I'm always interested in options for using WebAssembly as a sandbox to run untrusted code, but one of the things I need to protect against is an infinite loop.
(I had Claude knock up an experimental Python binding to try Epsilon out, notes from that here: https://github.com/simonw/research/tree/main/epsilon-python-... )
wazero has supported context cancellation for a long time :) https://github.com/wazero/wazero/blob/9286448974219ab3be0931...
Yes, I am considering using something like https://pkg.go.dev/context for this very purpose, though I need to read a bit more into it first.

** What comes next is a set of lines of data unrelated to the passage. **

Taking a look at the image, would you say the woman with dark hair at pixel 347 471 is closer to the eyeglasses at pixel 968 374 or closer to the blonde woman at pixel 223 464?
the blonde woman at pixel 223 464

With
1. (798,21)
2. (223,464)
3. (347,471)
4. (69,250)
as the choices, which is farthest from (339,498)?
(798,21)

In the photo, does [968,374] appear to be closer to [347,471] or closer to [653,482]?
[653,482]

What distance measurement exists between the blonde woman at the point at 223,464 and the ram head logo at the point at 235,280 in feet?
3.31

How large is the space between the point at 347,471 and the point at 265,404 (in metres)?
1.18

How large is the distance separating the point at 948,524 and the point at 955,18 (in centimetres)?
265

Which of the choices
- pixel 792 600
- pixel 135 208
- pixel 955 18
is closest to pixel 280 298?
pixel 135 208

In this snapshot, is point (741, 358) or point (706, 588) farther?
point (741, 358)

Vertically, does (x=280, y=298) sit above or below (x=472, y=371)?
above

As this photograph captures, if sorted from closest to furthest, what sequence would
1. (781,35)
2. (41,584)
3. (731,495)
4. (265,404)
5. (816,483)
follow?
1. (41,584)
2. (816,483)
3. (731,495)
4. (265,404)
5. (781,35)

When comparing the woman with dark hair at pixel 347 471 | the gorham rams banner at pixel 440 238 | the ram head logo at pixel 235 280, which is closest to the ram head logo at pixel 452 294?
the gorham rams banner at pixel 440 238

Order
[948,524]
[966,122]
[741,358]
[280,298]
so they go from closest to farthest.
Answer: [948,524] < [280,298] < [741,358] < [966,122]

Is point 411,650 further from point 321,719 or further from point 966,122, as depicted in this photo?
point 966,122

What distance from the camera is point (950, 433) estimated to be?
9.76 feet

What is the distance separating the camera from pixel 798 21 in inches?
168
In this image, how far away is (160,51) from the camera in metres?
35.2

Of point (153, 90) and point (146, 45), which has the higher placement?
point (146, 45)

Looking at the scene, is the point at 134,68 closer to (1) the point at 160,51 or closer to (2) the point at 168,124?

Funny that you built a Python wrapper as I originally started this implementation in Python, which was...not a good idea. Claude hallucinated the acknowledgments section though :D
Limiting the CPU vs protecting against an infinite loop are two different problems. The former is usually solved by sandboxing and using the limiters exposed by it, while the latter can be easily solved by just adding a cancellation timeout, when the function call/process/API call/whatever takes longer than X seconds, cancel it and return an error.
I believe that wasmtime has some sort of mechanism for this called Gas if I'm not mistaken.
I'm working on an embeddable mini VM (RISC-V rather than WASM) and am considering this. In my model, there's something akin to a hardware watchdog where the VM is considered hung if it executes too many instructions without calling a yield() function in the host, then there's the ability to set a maximum number of instructions to execute before returning to the caller.